The given single-cycle datapath can be extended to support the add-immediate instruction by simply modifying the Control unit. No additional hardware (outside the Control unit) is necessary, not even any additional signals.

Explain how and why the Control unit must set the control signals emanating from it in order to execute an add-immediate instruction.

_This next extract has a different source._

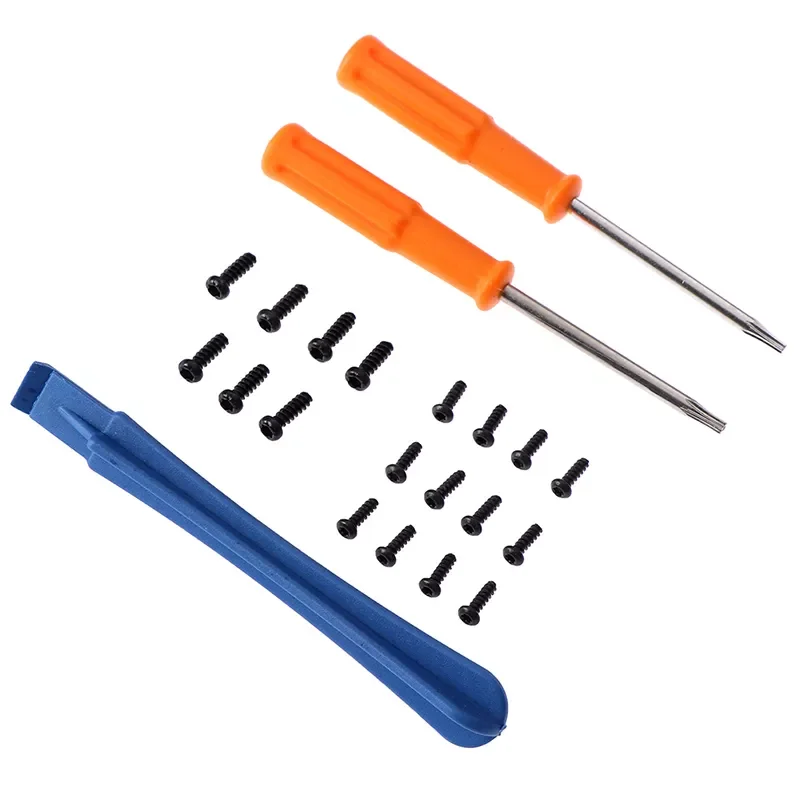 Game Tools Kit For Xbox One X S Slim/ Elite Gamepad Controller Torx T8H T6 Screwdriver Tear Down Repair Tool With Screws
Game Tools Kit For Xbox One X S Slim/ Elite Gamepad Controller Torx T8H T6 Screwdriver Tear Down Repair Tool With Screws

There are nine signals to be considered:

<table>
<thead>
<tr>
<th>signal</th>
<th>set to</th>
<th>reason</th>
</tr>
</thead>
<tbody>
<tr>
<td>RegDst</td>
<td>0</td>
<td>the destination register is spec'd by bits 20:16 of the addi instruction</td>
</tr>
<tr>
<td>Jump</td>
<td>0</td>
<td>we don't want to take the Jump address</td>
</tr>
<tr>
<td>Branch</td>
<td>0</td>
<td>we don't want to take the Branch target address</td>
</tr>
<tr>
<td>MemRead</td>
<td>X</td>
<td>we don't send a value from memory to the register file anyway</td>
</tr>
<tr>
<td>MemtoReg</td>
<td>0</td>
<td>we do send the value computed by the ALU to the register file</td>
</tr>
<tr>
<td>MemWrite</td>
<td>0</td>
<td>we don't want to write a value to memory</td>
</tr>
<tr>
<td>ALUop</td>
<td>??</td>
<td>whatever it takes to specify an addition operation</td>
</tr>
<tr>
<td>ALUSrc</td>
<td>1</td>
<td>the second operand is the sign-extended immediate from the instruction</td>
</tr>
<tr>
<td>RegWrite</td>
<td>1</td>
<td>we want to write the result into a register</td>
</tr>
</tbody>
</table>

All of the control signals must be considered here, especially since there's only one that's a don't-care. Saying something like “set the rest as if you were doing an add” was not only likely incorrect, but did not establish that you knew what that meant in detail.